Bringing in fearless batsmen and going on the attack from the first ball to the 300th changed the way one-day-international cricket was played over the last four years and brought the first 50-over world glory to the team.
But good as England became in white-ball cricket, their Test ambitions took a back seat, to an extent. Ever since Andrew Strauss retired in 2012, Alastair Cook struggled to find a single long-term partner for six years until his own retirement; Haseeb Hameed being one promising option who lost his way after injury and a loss of form.
Test caps were handed out like pamphlets over the last five years and disproportionate burden was placed on the ageing shoulders of James Anderson and Stuart Broad; there are still no long-term replacements for the two with the rise of Jofra Archer coming at a fortuitous time that has covered up a gaping hole in England’s Test plans.
But England, and more specifically national selector Ed Smith, did get one aspect of team selection spot on – identifying white-ball talent that can flourish in red-ball cricket.
Paul Farbrace saying on TMS that Jason Roy should open for England in the Ashes. Got to be the odds on option now.....— Paul Newman 🌈 (@Paul_NewmanDM) June 8, 2019
Jos Buttler was handed a Test recall last year following a fine IPL stint with Rajasthan Royals. His counter-attacking batting, along that of the astute Sam Curran, was a deciding factor in England’s 4-1 Test series win over India in 2018.
Smith stuck his neck out and saw something in Buttler that could work in Test cricket.
“It is the whole package with Jos. It is what he is capable of, what the opposition know he is capable of and what he brings to the side beyond merely batsmanship,” Smith had said.
Brilliant as that move was, Buttler had at least played Test cricket before and it was a matter of bringing him back at the right time, like India have done with the recall of Rohit Sharma.
The Test selection of ODI megastar Jason Roy is an even more brave call. And it is one that can bring greater success.

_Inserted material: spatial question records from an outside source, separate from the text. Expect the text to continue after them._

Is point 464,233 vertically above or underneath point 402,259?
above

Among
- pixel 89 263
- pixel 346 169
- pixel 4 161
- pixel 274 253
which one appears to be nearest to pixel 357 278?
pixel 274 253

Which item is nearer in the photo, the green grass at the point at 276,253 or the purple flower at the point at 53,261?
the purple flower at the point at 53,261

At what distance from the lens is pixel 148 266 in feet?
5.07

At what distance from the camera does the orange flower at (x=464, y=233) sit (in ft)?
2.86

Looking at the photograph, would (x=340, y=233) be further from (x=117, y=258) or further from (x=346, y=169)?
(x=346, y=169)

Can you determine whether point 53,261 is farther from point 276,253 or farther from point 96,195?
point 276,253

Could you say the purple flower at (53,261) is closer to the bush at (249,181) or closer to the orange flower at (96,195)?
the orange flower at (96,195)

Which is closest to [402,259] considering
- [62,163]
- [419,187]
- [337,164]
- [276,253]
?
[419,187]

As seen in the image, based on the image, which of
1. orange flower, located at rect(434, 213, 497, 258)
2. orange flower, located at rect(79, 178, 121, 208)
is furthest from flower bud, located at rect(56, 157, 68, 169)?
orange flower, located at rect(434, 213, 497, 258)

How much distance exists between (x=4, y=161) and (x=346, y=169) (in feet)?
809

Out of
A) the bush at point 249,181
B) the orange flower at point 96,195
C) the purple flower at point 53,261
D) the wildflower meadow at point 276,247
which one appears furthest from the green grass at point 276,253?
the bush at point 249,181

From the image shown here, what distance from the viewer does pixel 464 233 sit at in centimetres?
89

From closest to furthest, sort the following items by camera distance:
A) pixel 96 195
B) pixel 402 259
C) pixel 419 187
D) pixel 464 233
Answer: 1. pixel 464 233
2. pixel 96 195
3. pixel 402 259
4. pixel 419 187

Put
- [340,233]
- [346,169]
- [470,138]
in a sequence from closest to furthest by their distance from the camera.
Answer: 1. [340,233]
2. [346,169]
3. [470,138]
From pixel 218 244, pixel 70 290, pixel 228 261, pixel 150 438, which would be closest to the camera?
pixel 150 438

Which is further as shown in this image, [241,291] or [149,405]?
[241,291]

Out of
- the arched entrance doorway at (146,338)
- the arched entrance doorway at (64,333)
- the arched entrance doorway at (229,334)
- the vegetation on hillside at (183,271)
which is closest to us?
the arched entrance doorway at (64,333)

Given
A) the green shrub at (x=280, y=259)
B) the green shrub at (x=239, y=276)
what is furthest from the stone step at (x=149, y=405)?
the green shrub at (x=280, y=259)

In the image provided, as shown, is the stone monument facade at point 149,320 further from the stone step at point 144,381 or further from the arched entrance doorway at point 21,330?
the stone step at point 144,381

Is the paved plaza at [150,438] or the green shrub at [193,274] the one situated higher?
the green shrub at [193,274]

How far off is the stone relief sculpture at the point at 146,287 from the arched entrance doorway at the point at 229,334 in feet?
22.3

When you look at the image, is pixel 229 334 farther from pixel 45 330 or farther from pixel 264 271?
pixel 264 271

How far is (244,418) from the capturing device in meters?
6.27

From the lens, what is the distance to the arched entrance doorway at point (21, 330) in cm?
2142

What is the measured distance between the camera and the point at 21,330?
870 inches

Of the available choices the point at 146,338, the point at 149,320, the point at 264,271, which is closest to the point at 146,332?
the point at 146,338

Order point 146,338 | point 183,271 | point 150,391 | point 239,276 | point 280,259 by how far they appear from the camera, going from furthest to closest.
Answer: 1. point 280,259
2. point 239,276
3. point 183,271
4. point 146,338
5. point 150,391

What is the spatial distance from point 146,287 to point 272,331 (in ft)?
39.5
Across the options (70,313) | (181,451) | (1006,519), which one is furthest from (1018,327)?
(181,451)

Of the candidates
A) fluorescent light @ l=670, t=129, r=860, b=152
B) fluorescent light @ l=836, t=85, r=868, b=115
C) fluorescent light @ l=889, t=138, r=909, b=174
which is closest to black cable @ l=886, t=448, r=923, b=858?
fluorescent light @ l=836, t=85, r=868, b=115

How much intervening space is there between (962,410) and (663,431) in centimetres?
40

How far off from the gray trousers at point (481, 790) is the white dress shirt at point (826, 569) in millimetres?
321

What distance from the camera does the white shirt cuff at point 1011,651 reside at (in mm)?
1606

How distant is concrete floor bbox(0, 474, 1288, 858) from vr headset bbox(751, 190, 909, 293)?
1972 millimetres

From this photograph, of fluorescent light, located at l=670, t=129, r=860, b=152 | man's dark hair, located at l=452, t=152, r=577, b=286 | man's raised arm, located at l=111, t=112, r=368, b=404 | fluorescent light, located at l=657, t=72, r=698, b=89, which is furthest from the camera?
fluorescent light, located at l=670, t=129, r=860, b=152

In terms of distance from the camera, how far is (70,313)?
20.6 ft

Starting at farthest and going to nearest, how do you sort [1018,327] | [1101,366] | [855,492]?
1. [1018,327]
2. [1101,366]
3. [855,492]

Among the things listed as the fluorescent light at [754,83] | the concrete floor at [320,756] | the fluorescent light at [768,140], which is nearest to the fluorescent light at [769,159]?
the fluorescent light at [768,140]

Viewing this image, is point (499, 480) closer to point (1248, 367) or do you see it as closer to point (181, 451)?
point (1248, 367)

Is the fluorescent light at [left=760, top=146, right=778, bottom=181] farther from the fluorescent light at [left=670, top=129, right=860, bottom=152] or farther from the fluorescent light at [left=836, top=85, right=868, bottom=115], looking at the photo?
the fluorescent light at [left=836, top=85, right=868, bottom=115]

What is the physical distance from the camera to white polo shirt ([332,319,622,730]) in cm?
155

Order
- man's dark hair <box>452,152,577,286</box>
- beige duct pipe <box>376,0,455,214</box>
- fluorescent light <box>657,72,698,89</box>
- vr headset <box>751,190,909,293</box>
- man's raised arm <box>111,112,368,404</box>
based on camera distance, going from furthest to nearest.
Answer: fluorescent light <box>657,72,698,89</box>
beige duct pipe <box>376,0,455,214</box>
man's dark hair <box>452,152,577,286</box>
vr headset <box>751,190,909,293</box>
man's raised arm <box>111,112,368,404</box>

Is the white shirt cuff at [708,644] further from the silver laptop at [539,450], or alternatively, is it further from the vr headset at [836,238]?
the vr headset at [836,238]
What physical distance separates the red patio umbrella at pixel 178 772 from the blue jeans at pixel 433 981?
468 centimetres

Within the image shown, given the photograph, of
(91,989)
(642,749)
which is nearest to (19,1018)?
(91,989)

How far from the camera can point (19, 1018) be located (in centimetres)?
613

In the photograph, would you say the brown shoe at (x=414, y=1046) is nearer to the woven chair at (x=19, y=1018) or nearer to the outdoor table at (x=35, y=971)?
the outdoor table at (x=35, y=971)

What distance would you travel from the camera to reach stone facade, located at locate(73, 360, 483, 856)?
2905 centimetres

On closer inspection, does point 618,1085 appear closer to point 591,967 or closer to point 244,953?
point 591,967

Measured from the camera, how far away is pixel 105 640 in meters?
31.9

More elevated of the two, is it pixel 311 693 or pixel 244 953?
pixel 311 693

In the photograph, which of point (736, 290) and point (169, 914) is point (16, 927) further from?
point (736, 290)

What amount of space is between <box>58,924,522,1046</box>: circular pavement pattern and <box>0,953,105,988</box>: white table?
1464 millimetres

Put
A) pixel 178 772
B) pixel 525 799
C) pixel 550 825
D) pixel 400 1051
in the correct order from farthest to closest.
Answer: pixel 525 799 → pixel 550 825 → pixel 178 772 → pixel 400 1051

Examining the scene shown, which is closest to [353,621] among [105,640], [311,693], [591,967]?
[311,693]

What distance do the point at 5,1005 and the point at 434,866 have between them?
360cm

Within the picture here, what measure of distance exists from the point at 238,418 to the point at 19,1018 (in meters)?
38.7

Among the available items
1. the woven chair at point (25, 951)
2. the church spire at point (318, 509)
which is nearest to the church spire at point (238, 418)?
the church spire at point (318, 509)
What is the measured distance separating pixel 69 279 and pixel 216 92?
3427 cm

When you get once-in-a-generation top-order batsmen like David Warner, Virender Sehwag and Roy, having them on the frontline of Test cricket can be a masterstroke.
Whether or not Roy has a good first-class record is immaterial; the form that he is in and the manner in which he ripped world-class bowlers apart during the World Cup show he is in a headspace where there is just no fear.
In the World Cup semi-final against Australia, England were chasing a tricky target of 224. Australia had their tail up and it could have all gone south quickly for England if they lost a few early wickets.
With the leading wicket-taker of the tournament – Mitchell Starc – steaming in, Roy hit back with such ferocity, the defending champions stopped in their tracks. Starc went for 50 runs in his first five overs and it was game, set and match.
Take that fearless mentality and put it into the Ashes, and you get the possibility of a hundred in a session. It is a rare quality to have – fearless batting against the new ball with decent technique.
If Roy does end up opening the batting, as he should, Australian quicks won’t be able to dictate terms. Especially if he goes after Starc early and it comes off.
Roy is definitely no Strauss or Cook and he should not be expected to graft either, because there are others in the line-up who can do that. Allowing Roy to bat, and even fail, they way he has in ODI cricket should be the main task of Joe Root and England.
Because if he gets going, Roy can set a Test up in one session.